For a few years my primary development machine has actually been a VM with source located on a physical hard drive attached to the VM. This helps reduce latency compared to a differencing disk (AVHD) which may need to expand to accommodate additional data (common when building). It’s also easier to maintain than multiple boot entries when booting to different AVHDs.
But a couple of weeks ago I accidentally created a new source enlistment on my guest system drive – a series of differencing disks on top of a dynamic root disk (VHD). Not only did this expand to the limit of the virtual drive capacity, but left the partition for the host with little extra free space. I needed to compact the AVHD since I already removed the source enlistment.

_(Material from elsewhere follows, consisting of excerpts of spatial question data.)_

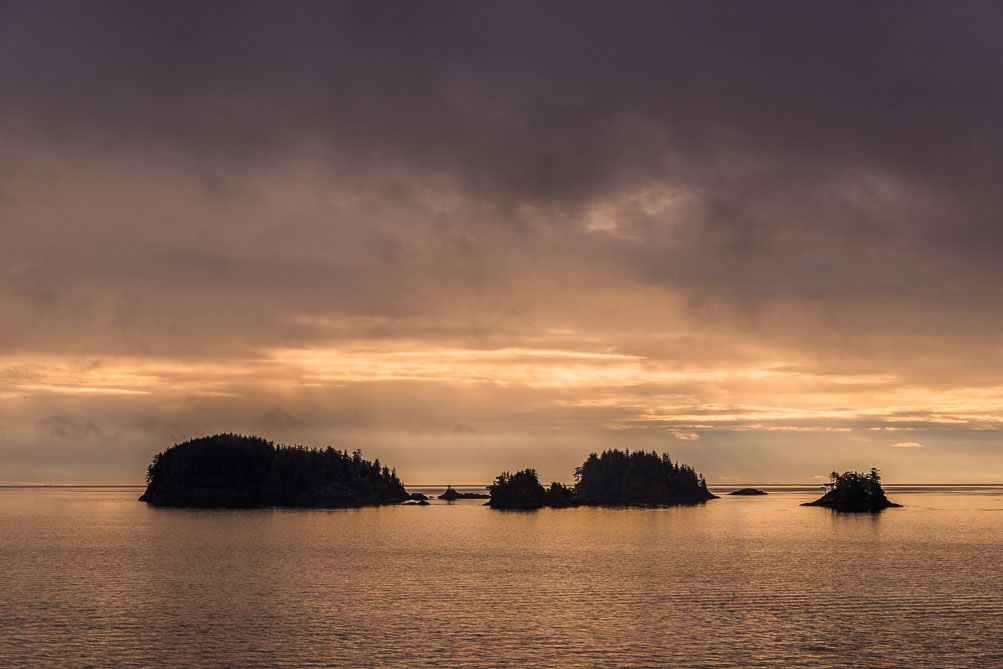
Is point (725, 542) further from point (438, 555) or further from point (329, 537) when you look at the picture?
point (329, 537)

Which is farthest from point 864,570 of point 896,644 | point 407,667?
point 407,667

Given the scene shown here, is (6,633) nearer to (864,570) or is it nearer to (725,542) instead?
(864,570)

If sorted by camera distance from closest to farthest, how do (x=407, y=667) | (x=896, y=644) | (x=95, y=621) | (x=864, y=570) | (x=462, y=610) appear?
1. (x=407, y=667)
2. (x=896, y=644)
3. (x=95, y=621)
4. (x=462, y=610)
5. (x=864, y=570)

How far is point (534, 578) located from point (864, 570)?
4892cm

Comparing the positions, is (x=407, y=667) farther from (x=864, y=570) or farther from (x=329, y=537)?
(x=329, y=537)

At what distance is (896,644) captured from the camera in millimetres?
71750

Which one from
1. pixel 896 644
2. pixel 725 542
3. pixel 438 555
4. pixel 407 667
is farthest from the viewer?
pixel 725 542

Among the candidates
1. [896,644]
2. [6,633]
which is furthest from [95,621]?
[896,644]

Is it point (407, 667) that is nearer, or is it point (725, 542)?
point (407, 667)

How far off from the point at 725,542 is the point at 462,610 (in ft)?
353

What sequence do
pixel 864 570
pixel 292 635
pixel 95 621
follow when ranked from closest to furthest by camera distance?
pixel 292 635
pixel 95 621
pixel 864 570

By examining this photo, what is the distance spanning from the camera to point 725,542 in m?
183

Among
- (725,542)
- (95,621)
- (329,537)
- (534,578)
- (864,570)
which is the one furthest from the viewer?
(329,537)

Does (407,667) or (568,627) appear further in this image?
(568,627)
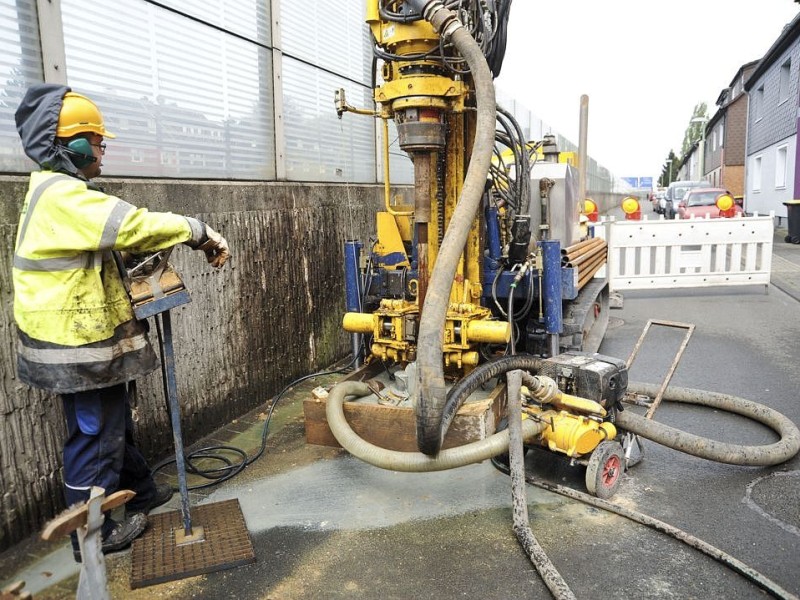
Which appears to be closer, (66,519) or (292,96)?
(66,519)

At least with Hyper-V on Windows Server 2008 R2 you can compact VHDs and AVHDs alike; however, I kept seeing the following error,
The system failed to compact ‘C:UsersPublicPublic DocumentsHyper-VVirtual hard disksdisk.avhd’. Error code: The requested operation could not be completed due to a file system limitation”
I thought perhaps there wasn’t enough drive space remaining on the host partition, assuming VDS may create a new temporary file. I copied it to a partition with a lot more capacity to no avail. Then I found blog post by Jeff Guillet, a Microsoft MVP. Besides a couple of other possible reasons, Jeff had this to say,
You cannot compact a VHD where the VHD contains a VSS backup.
Since you can compact AVHDs as well, I assumed the same may be true for AVHDs. And since my host partition was not heavily fragmented, I gave the suggested solution a try. I booted the guest OS, opened an elevated command prompt, and ran the following,
vssadmin delete shadows /all
When that completed, I shut down the VM and attempted to compact the AVHD again: success! Everything is back up and working and my host partition has space to spare, so I thought I’d share this tip from Jeff in case you run into the same problem.
And to avoid this situation in the future, also recommend you disable System Restore which will also disable and delete shadow copies. If you’re using differencing disks periodically already, you may not need them anyway and it will save space on the guest partition(s).